Skip to main content

Python implementation of the k-Full Tree (kFT) algorithm for geo-referenced time-series data summarization

Project description

k-Full Tree (kFT) Algorithm for Geo-Referenced Time-Series

A Python implementation of the k-Full Tree algorithm for summarizing geo-referenced time-series (GTS) data using spatio-temporal clustering and tree structures.

Overview

This package implements the k-Full Tree algorithm, which provides efficient summarization of spatio-temporal data by identifying k representative tree structures that capture the most significant activity patterns across both space and time dimensions.

• _Stored rows_
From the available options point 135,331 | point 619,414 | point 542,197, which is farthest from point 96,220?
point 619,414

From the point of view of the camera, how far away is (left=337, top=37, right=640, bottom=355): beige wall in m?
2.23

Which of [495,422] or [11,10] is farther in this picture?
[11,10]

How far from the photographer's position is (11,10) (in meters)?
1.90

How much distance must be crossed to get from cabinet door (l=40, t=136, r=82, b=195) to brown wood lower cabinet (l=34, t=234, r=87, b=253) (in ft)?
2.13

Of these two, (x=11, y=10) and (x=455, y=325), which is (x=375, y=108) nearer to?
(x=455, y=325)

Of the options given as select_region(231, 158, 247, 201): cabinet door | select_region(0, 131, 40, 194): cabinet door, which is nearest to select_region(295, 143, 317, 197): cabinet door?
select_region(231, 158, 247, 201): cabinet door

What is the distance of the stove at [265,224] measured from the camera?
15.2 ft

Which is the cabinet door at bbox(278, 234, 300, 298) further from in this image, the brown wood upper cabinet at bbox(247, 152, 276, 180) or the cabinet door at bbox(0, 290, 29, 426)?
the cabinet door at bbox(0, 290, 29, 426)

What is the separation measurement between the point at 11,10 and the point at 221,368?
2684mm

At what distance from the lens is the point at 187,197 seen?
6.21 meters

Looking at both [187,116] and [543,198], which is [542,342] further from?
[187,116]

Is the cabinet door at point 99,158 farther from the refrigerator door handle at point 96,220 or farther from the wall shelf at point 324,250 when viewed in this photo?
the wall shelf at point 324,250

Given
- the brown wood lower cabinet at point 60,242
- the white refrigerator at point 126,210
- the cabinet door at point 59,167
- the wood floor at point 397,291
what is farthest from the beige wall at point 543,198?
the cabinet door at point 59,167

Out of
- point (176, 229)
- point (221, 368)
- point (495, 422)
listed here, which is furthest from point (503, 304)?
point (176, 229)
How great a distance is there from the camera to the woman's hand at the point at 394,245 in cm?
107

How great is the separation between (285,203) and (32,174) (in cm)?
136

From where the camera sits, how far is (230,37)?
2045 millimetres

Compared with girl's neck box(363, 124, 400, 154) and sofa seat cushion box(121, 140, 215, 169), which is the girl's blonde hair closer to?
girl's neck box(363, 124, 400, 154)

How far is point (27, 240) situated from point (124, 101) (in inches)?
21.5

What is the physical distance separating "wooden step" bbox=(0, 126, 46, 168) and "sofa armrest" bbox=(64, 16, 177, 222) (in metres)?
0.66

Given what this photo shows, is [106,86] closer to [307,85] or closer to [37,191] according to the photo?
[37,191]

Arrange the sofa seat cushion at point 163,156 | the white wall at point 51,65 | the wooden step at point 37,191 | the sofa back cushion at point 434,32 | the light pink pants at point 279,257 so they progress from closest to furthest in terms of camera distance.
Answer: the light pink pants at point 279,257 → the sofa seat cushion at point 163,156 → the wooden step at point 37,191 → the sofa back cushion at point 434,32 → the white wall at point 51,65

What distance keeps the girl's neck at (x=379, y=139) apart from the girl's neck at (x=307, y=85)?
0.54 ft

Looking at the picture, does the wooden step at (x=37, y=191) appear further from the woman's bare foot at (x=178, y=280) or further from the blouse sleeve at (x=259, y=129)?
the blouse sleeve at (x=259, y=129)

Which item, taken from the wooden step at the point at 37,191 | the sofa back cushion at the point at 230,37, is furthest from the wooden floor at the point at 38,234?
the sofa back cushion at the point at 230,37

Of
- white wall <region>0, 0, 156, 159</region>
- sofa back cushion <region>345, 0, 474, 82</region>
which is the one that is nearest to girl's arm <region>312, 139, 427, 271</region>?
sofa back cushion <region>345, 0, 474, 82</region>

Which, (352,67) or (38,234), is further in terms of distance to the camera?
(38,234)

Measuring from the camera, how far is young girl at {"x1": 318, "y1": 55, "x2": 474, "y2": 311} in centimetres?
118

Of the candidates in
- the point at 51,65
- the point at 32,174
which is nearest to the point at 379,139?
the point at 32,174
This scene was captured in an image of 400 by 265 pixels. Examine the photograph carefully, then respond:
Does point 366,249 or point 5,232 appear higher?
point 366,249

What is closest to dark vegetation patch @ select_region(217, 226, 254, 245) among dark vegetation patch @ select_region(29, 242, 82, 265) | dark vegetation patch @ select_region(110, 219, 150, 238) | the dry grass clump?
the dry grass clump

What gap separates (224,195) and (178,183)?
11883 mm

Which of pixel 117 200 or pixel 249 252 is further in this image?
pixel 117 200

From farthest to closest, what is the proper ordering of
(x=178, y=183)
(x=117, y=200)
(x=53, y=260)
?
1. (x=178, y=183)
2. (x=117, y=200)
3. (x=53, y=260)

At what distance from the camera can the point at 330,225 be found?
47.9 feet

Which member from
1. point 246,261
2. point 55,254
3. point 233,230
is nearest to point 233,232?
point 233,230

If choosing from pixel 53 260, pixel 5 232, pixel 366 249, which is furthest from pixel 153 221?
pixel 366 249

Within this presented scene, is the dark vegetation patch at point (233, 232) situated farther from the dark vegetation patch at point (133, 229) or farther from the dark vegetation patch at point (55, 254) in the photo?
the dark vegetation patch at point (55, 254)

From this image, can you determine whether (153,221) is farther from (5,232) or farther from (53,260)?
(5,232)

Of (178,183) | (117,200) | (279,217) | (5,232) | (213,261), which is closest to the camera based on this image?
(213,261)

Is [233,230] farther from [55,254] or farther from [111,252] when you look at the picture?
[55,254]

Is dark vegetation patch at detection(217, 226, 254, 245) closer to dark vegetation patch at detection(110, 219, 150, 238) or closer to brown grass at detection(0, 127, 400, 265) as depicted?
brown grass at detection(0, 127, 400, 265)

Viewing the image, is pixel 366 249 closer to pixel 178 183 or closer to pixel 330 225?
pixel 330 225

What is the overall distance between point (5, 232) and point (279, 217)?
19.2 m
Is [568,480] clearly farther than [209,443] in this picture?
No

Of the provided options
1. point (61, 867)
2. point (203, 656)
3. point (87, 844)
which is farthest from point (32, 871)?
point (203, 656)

• _Actions to take_
(1) Which distinct hyphenated words appear in the project description, counting words that differ only in capitalization as one?
(2) Duplicate the part of the project description starting at "This package implements" and ending at "and time dimensions.".
None of the items are needed here.

• _Full answers_
(1) k-Full, geo-referenced, time-series, spatio-temporal

(2)
This package implements the k-Full Tree algorithm, which provides efficient summarization of spatio-temporal data by identifying k representative tree structures that capture the most significant activity patterns across both space and time dimensions.